10 In contrast to someone like David Lynch, who categorically refuses to elaborate on the “meaning” of his films, Carruth is remarkably forthright about how Upstream Color’s pieces fit together, giving spoiler-filled explanations in various media outlets around the time of the film’s release. See, for instance, Charlie Jane Anders, “Director Shane Carruth Explains the Ending of Upstream Color,” i09, April 17, 2013, http://io9.gizmodo.com/director-shane- carruth-explains-the-ending-of-upstream-475087719.
11 Manohla Dargis, “Worms, a Botanist and Pigs. Sounds Like a Love Story,” New York Times, April 4, 2013, http://www.nytimes.com/2013/04/05/movies/upstream-color-directed-by-shane-carruth.html; Michael Phillips, “Follow-up a Beautiful Muddle by an Interesting Filmmaker,” Chicago Tribune, April 13, 2013,
http://articles.chicagotribune.com/2013-04-13/entertainment/ct-mov-0412-specialty-screening- 20130413_1_upstream-color-shane-carruth-amy-seimetz.
12 Scott Tobias, “Upstream Color,” The AV Club, April 4, 2013, http://www.avclub.com/review/upstream-color- 96044.
Do not be misled by Tobias’ tone, though, for his review is unquestionably a positive one.
Upstream Color, he concludes, is “the type of art that inspires curiosity and obsession, like some beautiful object whose meaning remains tantalizingly out of reach,”13 which testifies, I think, to the conviction with which this ludicrous-on-paper film is mounted.

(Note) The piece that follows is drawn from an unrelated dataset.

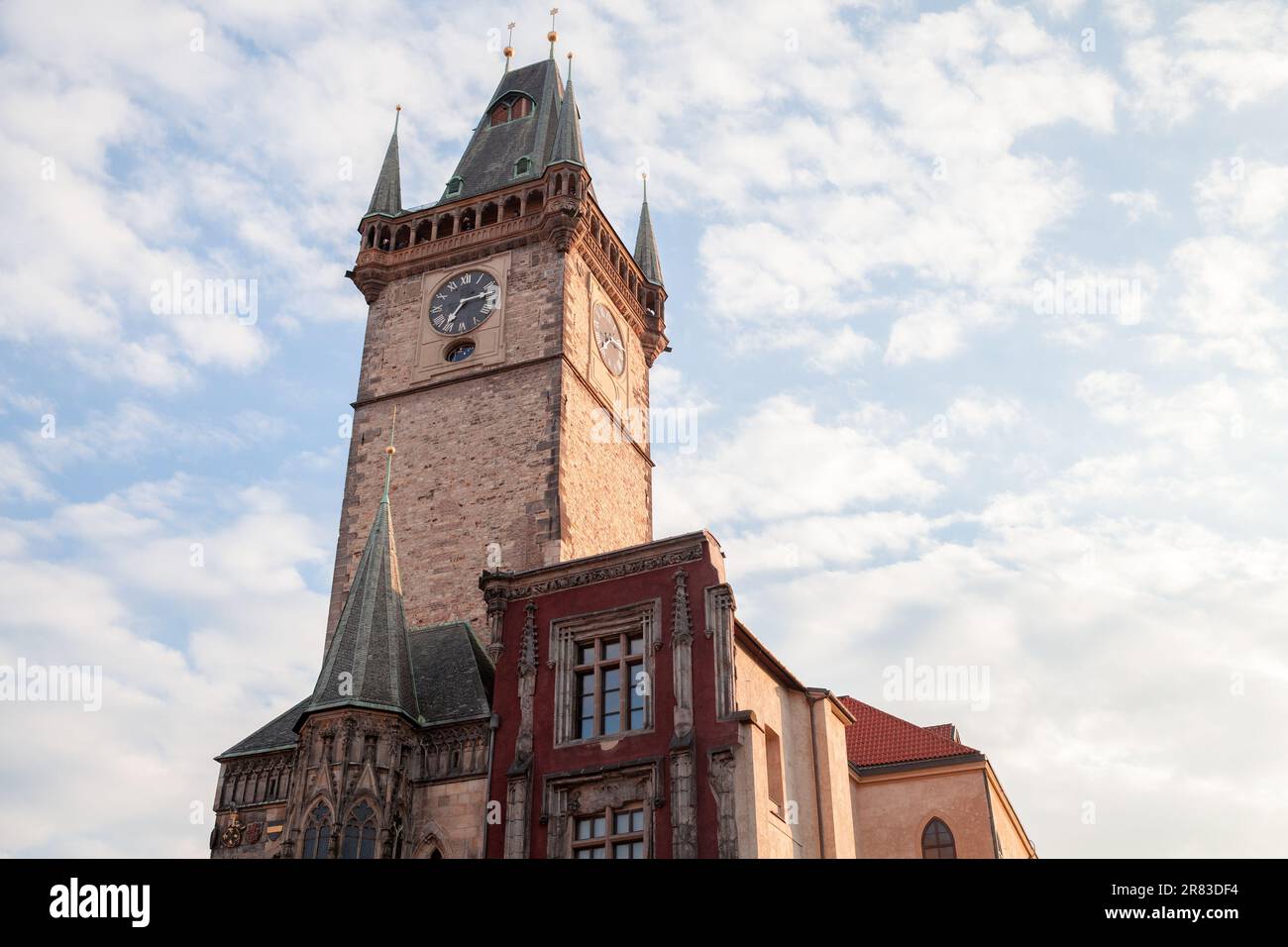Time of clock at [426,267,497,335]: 7:13
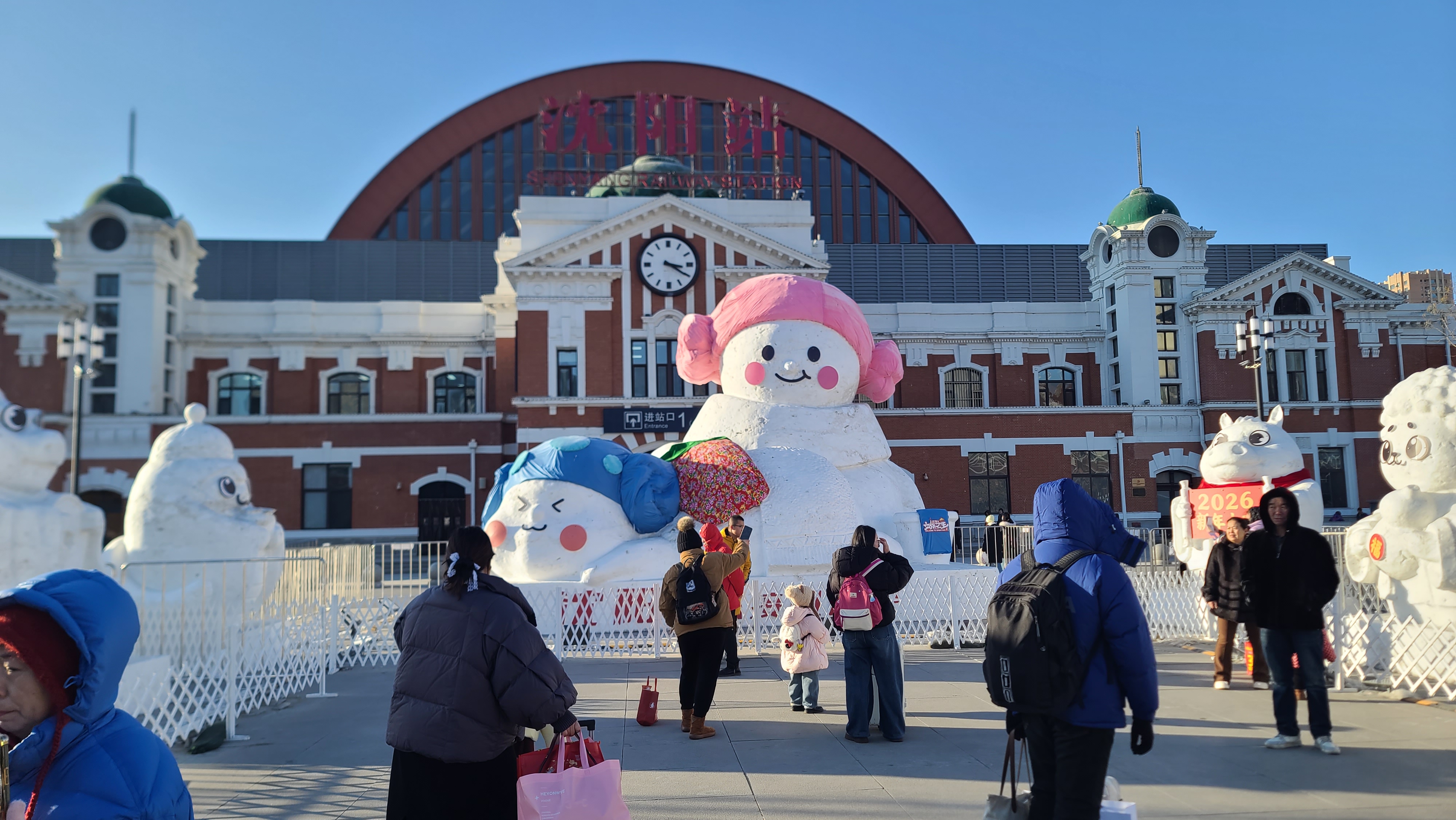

And it’s not only Tobias who thinks so: one online review aggregator estimates that 84% of critics regarded the movie favorably.14
All of this is to say: writing about Upstream Color is no easy task. It will require a longer than normal recounting of plot events in order to take stock of the implications of, to paraphrase Scott Tobias, its strange network of humans, pigs, worms, and flowers. I therefore ask the reader’s patience as we move through this complex film. In the first half of what follows, I suggest a material basis for the subjective interconnectedness the film’s central characters, while in the second, I consider the circumstances of how these connections were forged. As one might guess from the above excerpts from the critical reception of Upstream Color and the general thrust of the dissertation to this point, sound plays a significant role here. How, however, is a question that we will have to set to the side for time being.